Lee la columna escrita por nuestro investigador principal, Martín Tanaka, para el Diario el Comercio ►https://bit.ly/3Ja2ckL
El 9 de junio pasado falleció el sociólogo Alain Touraine (1925), a los 97 años. Como ha sido reseñado por muchos, fue una gran figura intelectual francesa, de vasta e influyente producción y bastante relacionado con América Latina. En la Pontificia Universidad Católica del Perú tuvimos el gusto de poderlo nombrar Doctor Honoris Causa de nuestra casa de estudios en el 2008, al igual que la Universidad Nacional Mayor de San Marcos.
Es imposible resumir la amplia, variada y compleja producción de Touraine en estas líneas, pero creo no guiar mal al lector al decir que una de sus grandes obsesiones fue encontrar las claves del dinamismo o la transformación de la vida social, y que las ubicó en los actores o sujetos sociales, o movimientos sociales. Así, en sus estudios sobre el sindicalismo, el movimiento estudiantil, el ecologismo, el feminismo y otros, una constante sería encontrar las palancas que cuestionan el orden social y encierran la capacidad de superar los males de la modernidad capitalista.
Touraine estudió Francia y países europeos en general, pero también fue un profundo estudioso de América Latina, desde la década de los años 70. Siendo uno de los sociólogos franceses más prestigiosos, y además latinoamericanista, fue un referente central para varias generaciones de académicos, intelectuales y políticos de toda la región formados en Francia, por lo que su influencia fue bastante importante.

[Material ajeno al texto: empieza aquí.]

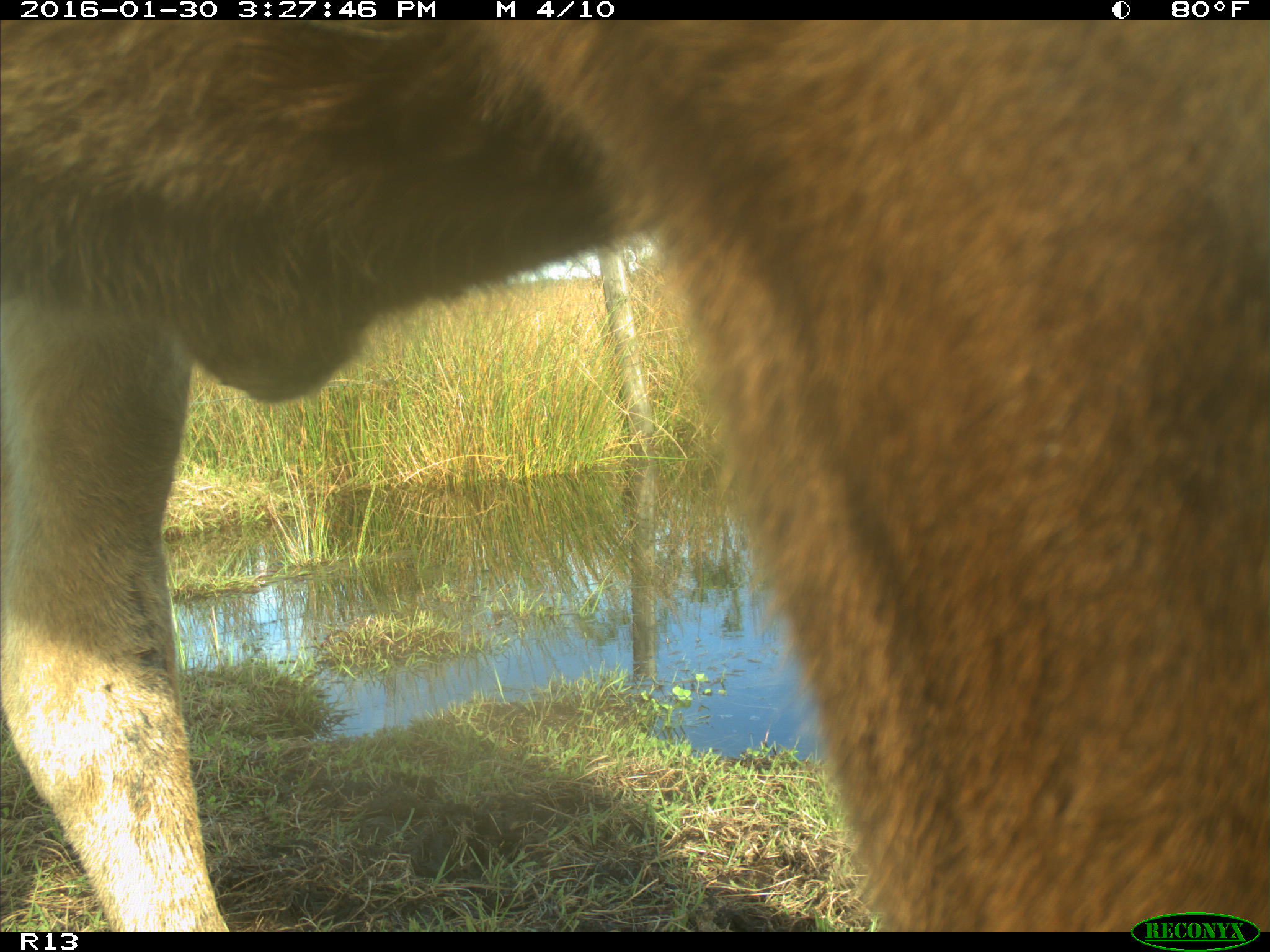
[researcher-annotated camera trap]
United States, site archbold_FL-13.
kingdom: Animalia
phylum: Chordata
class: Mammalia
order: Artiodactyla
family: Bovidae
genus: Bos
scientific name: Bos taurus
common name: domestic cow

El interés de Touraine en los actores y movimientos sociales como potenciales gatilladores del cambio social condujo a varias generaciones de sus discípulos latinoamericanos a buscar semillas o gérmenes de actores colectivos con potencial transformador, inspirando estudios sobre el movimiento de pobladores urbanos, sindicatos obreros, organizaciones campesinas, movimientos de mujeres, estudiantes, regiones, y un largo etcétera. Sin embargo, la mirada que Touraine tenía de América Latina, a mi modesto entender, distaba mucho de una perspectiva voluntarista y centrada en lo social, como sí podría decirse de sus trabajos centrados en Europa y la sociedad “posindustrial”.

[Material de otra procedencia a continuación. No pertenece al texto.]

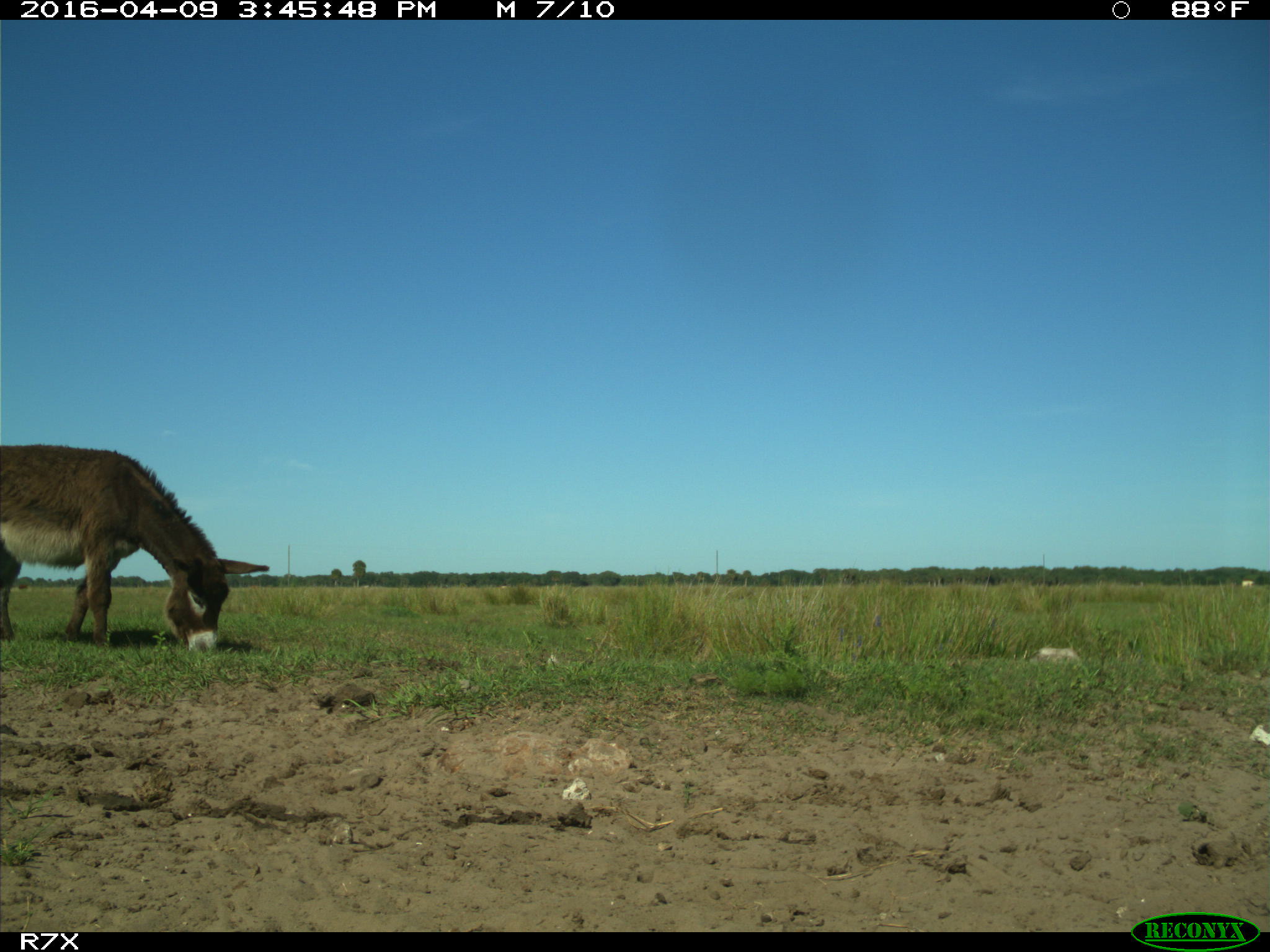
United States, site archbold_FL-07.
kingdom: Animalia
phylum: Chordata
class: Mammalia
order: Artiodactyla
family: Bovidae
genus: Bos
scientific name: Bos taurus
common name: domestic cow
Bos taurus (domestic cow).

En su impresionante libro “La parole et la sang. Politique et societé en Amérique Latine” (1988), traducido al español con el mustio título de “América Latina. Política y sociedad” (1989), Touraine analiza el siglo XX en la región y pone un fuerte énfasis en la debilidad de las clases sociales y de los movimientos sociales en nuestros países, y de su escasa capacidad para generar órdenes alternativos. Esto, porque lo propio de América Latina sería que el principio dinámico parece estar en el Estado antes que en la esfera social o política.
Es decir, en la región han sido iniciativas impulsadas desde el Estado, en el contexto de políticas populistas o lógicas desarrollistas nacional-populares, las que han promovido la modernidad política. Así, ni las clases sociales ni los actores colectivos muestran la autonomía suficiente del Estado para poder pensar en proyectos disruptivos. En buena medida, las clases sociales son hechura de iniciativas y políticas estatales y dependen poderosamente de ellas. Y también los movimientos sociales, que suelen tener lógicas reactivas o de oposición a las mismas, pero sin capacidad de plantear claramente alternativas.

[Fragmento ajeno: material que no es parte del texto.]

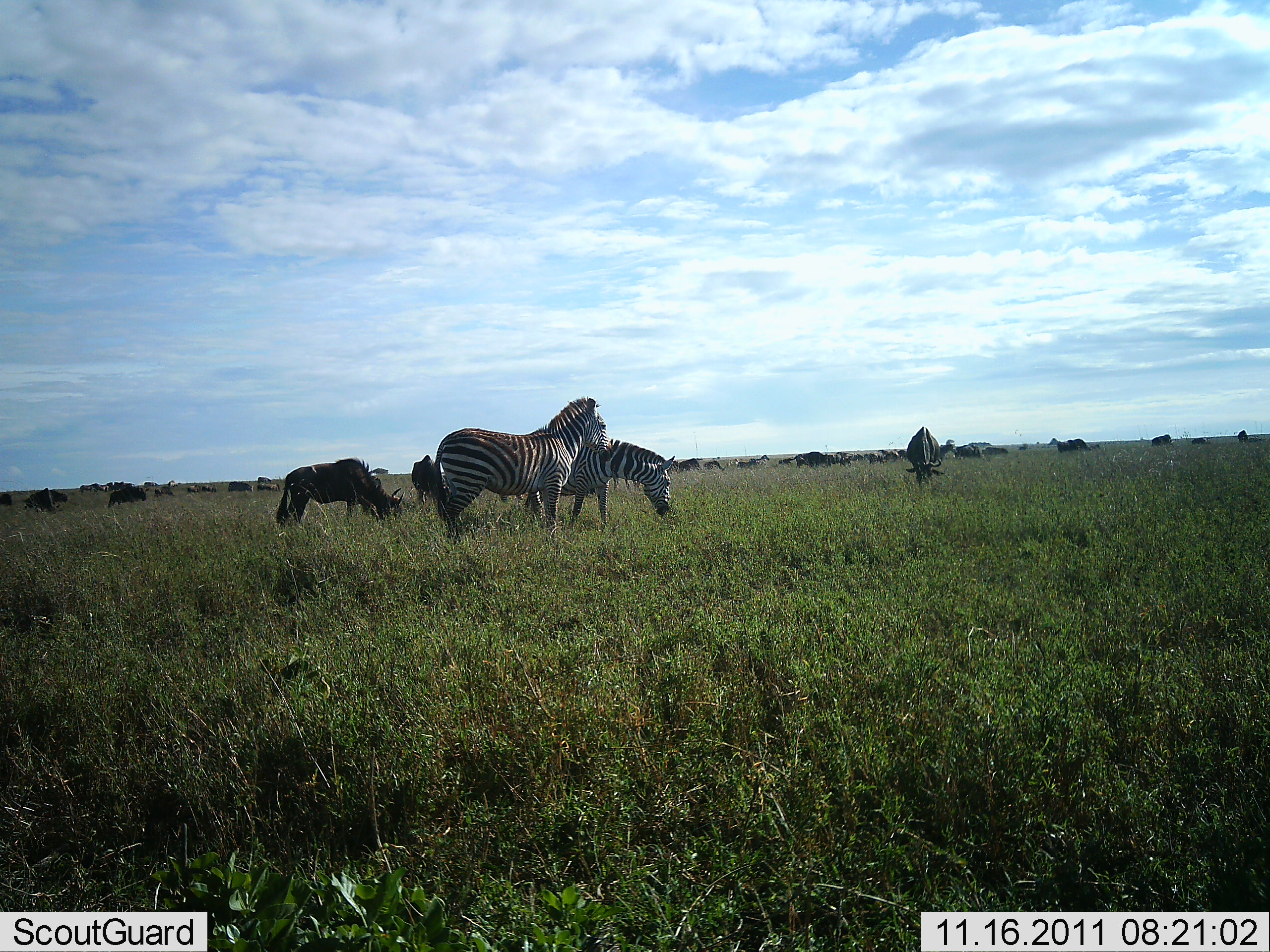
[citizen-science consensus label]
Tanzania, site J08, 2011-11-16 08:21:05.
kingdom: Animalia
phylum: Chordata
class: Mammalia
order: Artiodactyla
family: Bovidae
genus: Connochaetes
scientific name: Connochaetes taurinus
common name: blue wildebeest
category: wildebeest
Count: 11-50.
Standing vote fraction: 33%.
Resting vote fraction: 0%.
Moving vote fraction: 0%.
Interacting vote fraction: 0%.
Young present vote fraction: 0%.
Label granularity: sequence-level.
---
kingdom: Animalia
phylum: Chordata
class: Mammalia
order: Perissodactyla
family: Equidae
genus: Equus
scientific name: Equus quagga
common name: plains zebra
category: zebra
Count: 2.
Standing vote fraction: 69%.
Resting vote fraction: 0%.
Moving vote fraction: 0%.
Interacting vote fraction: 6%.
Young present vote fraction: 0%.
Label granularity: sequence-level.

En el mundo intelectual latinoamericano estamos bastante acostumbrados a pensar que la esfera política y estatal sería algo así como el “reflejo” de condiciones económicas y sociales, mucho más en países como el nuestro, con una larga y densa tradición histórica. No solemos considerar que en América Latina nuestra identidad social y política ha sido también moldeada “desde arriba”.
El Perú es una buena muestra de ello: buena parte de nuestra identidad social es consecuencia de las reformas desencadenadas por el gobierno de Velasco, y buena parte de nuestra estructura económica, de las impulsadas en los años del fujimorismo. Y ambos fueron resultados inesperados y a contracorriente de lo que se esperaría desde las condiciones que ambos gobiernos enfrentaron. Nuestro gran déficit es el institucional. ¿Dónde encontrar la fuerza motriz que impulse ese tipo de cambios? Acaso haya llegado la hora de la sociedad civil.